Extracted text –
If I need to heat water, for example from 50° to 70° with a shell and tube HE, what is the more efficient primary fluid to be used, in terms of second law efficiency? Hot water or Steam (e.g. 3 bar). I would say hot water but I am not so sure. The system considered is only the HE and not the boiler and pipes etc... I only consider the HE in my analysis. And what about firs law efficiency?

thanks

### RE: second law efficieny of HE

Typically, your heat exchanger is designed around your process parameters, not vice versa.

By second-law efficiency, I take it you're referring to the exergy efficiency of the heat exchange. Since exergy is a term describing the available work, it's inversely proportional to entropy. As exergy decreases, entropy increases. The entropy of steam changes less over a given temperature range than liquid water, thus I would expect steam would have a higher exergy efficiency in a straight temperature exchange.

As for first law efficiency, or energy efficiency, we would need to look at the change in enthalpy. For example, with superheated steam at a given pressure, enthalpy will change more over a temperature range than liquid water, which makes sense because liquid water has a higher heat capacity than steam. Thus, the energy efficiency for the temperature exchange would be greater with liquid water.

I really had to rack my brain to remember this stuff (haven't touched exergy in years). Someone please correct me if I've mis-stated anything.

### RE: second law efficieny of HE

The advantage of steam over water for heating is that steam can transfer a great deal of heat by condensing without losing temperature. Water loses temperature when transferring heat, which makes much less useful.

### RE: second law efficieny of HE

2nd law is irrelevant for a HX. A HX is generally considered to be an adiabatic system (no heat transferred to or from the surroundings) so all heat removed from the hot fluid is transferred to the cold fluid (1st law). In those terms all HX would be 100% efficient regardless of media choice.

Liquids have higher convection and conduction coefficients and higher density so less HX surface area is required. If steam is used and it condenses in the HX, massflow required is much lower since the latent heat of vaporisation is a very large number.

je suis charlie

### RE: second law efficieny of HE

As I see it, and I may be mistaken, the thermal efficiency of a heat exchanger is generally expressed as the ratio of the actual heat transferred to the optimum heat transfer Qopt = UA (AMTD).
Each case has a different Qopt.

What to work on – Reproduce the heat exchanger discussion above word for word, starting at "I really had" and ending at "of media choice.".

Given information –
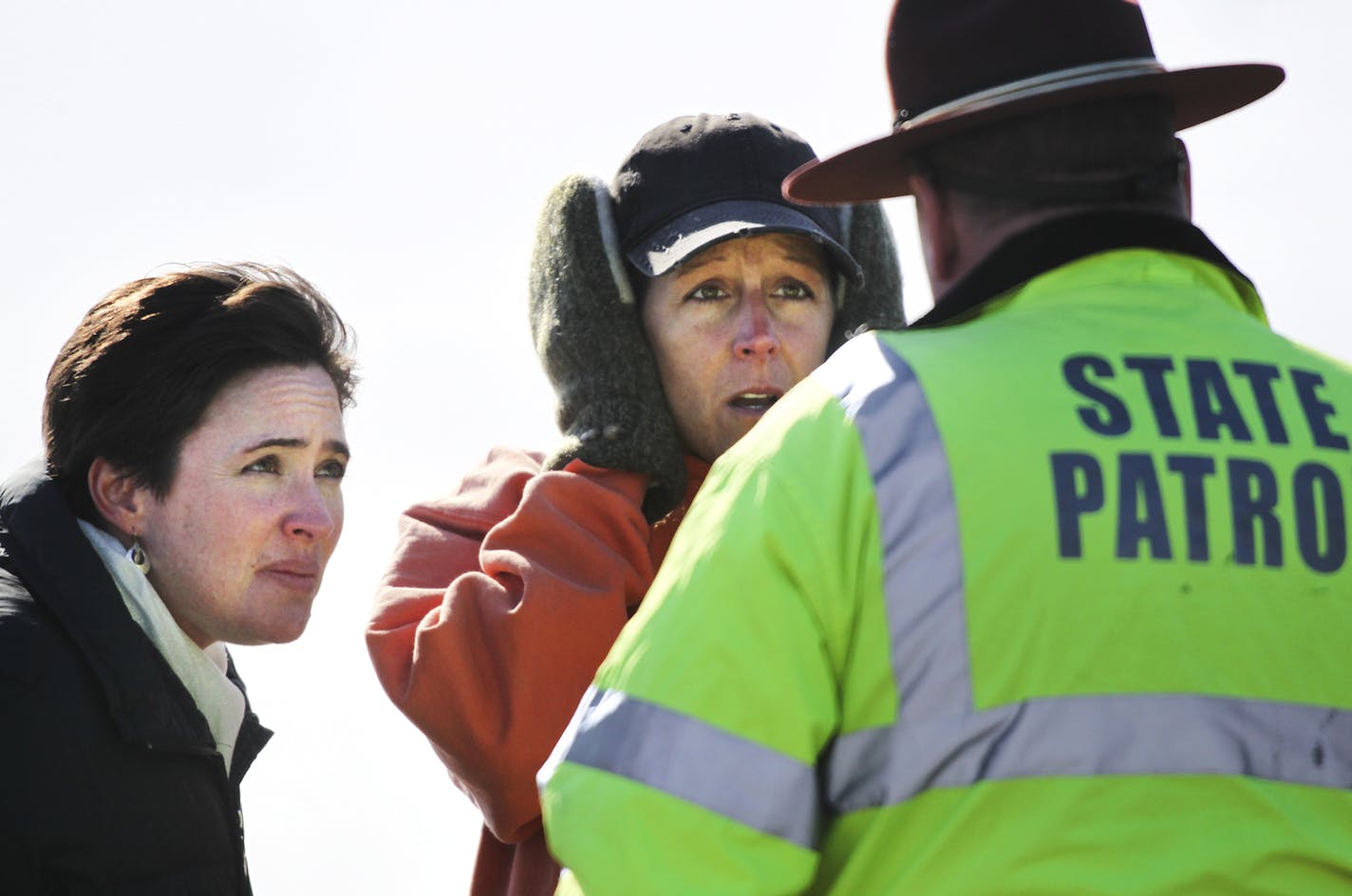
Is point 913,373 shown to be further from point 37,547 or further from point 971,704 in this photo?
point 37,547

Finished task –
I really had to rack my brain to remember this stuff (haven't touched exergy in years). Someone please correct me if I've mis-stated anything.

### RE: second law efficieny of HE

The advantage of steam over water for heating is that steam can transfer a great deal of heat by condensing without losing temperature. Water loses temperature when transferring heat, which makes much less useful.

### RE: second law efficieny of HE

2nd law is irrelevant for a HX. A HX is generally considered to be an adiabatic system (no heat transferred to or from the surroundings) so all heat removed from the hot fluid is transferred to the cold fluid (1st law). In those terms all HX would be 100% efficient regardless of media choice.